● Extracted entries:
==================================================

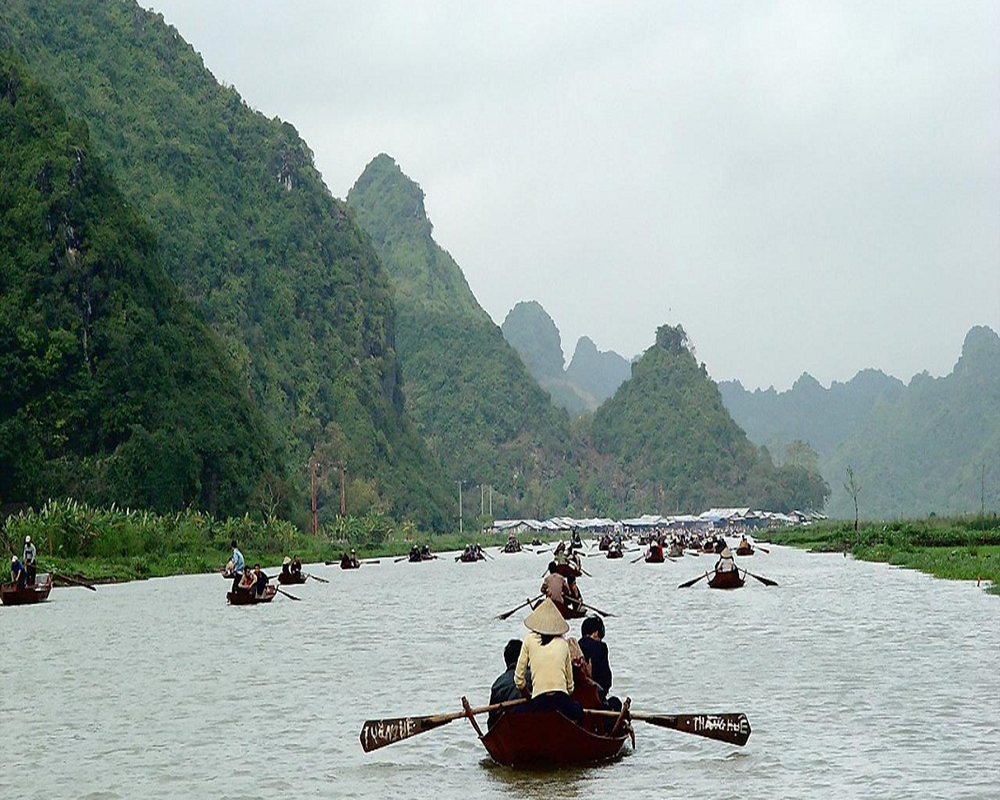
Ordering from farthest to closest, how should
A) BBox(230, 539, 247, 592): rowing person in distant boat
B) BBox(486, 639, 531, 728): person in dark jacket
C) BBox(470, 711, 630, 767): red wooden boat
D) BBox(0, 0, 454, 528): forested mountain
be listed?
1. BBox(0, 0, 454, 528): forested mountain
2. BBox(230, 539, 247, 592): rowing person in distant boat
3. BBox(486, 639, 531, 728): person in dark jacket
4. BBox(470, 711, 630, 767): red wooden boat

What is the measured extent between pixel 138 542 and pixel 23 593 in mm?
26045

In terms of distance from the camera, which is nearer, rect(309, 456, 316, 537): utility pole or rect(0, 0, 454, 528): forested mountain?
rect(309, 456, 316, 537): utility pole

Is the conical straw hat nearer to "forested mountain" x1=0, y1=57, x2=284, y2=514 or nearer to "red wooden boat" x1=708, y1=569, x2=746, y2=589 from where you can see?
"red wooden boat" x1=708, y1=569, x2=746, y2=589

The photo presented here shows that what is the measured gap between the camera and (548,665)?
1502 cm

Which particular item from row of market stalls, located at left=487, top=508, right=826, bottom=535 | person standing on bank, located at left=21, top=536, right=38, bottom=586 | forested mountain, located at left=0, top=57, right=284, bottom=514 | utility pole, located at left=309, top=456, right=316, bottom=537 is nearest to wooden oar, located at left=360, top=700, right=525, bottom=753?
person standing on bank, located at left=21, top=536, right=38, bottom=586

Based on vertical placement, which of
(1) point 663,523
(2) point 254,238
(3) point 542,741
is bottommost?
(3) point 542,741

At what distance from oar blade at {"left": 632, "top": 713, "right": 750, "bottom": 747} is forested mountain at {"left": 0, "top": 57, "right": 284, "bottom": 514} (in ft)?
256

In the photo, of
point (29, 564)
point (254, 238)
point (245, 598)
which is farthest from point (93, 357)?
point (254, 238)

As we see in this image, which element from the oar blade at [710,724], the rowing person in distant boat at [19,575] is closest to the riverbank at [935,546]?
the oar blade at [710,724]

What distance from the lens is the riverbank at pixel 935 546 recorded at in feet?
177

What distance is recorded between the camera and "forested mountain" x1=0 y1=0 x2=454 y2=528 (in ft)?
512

==================================================

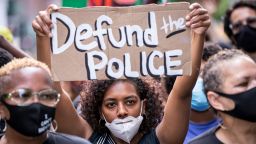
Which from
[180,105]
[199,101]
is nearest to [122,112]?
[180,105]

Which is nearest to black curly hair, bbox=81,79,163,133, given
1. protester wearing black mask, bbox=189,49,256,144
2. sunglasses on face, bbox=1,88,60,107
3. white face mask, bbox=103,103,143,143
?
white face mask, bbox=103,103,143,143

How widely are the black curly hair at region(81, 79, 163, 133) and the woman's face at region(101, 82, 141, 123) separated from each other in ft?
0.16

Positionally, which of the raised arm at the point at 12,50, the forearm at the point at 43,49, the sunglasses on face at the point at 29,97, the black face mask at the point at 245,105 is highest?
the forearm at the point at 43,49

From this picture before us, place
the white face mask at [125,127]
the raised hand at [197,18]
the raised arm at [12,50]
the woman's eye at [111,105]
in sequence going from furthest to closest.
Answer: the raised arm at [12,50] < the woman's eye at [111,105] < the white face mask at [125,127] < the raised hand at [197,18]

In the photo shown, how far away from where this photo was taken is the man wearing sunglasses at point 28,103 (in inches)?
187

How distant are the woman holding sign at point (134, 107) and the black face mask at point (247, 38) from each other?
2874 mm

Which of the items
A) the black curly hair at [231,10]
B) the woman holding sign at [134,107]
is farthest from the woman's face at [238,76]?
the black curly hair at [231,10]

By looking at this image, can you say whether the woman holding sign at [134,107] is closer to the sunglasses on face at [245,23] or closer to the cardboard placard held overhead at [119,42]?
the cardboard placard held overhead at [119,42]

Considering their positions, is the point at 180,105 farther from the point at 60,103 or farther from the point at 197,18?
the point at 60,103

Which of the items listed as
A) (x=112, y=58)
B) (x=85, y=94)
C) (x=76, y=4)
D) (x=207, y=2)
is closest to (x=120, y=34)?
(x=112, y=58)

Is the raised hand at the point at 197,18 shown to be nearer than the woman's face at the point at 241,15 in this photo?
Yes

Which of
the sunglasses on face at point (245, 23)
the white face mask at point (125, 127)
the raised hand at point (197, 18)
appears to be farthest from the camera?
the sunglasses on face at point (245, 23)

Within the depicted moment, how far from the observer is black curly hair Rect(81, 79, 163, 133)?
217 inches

==================================================

● What needs to be done:
Locate each line of the entries above that contains the string "blade" with the same capitalization, and copy those lines out.

● Response:
At what distance from oar blade at {"left": 632, "top": 713, "right": 750, "bottom": 747} is forested mountain at {"left": 0, "top": 57, "right": 284, "bottom": 514} (in ft)?
As we see in this image, which element from the oar blade at [710,724], the rowing person in distant boat at [19,575] is closest to the riverbank at [935,546]?
the oar blade at [710,724]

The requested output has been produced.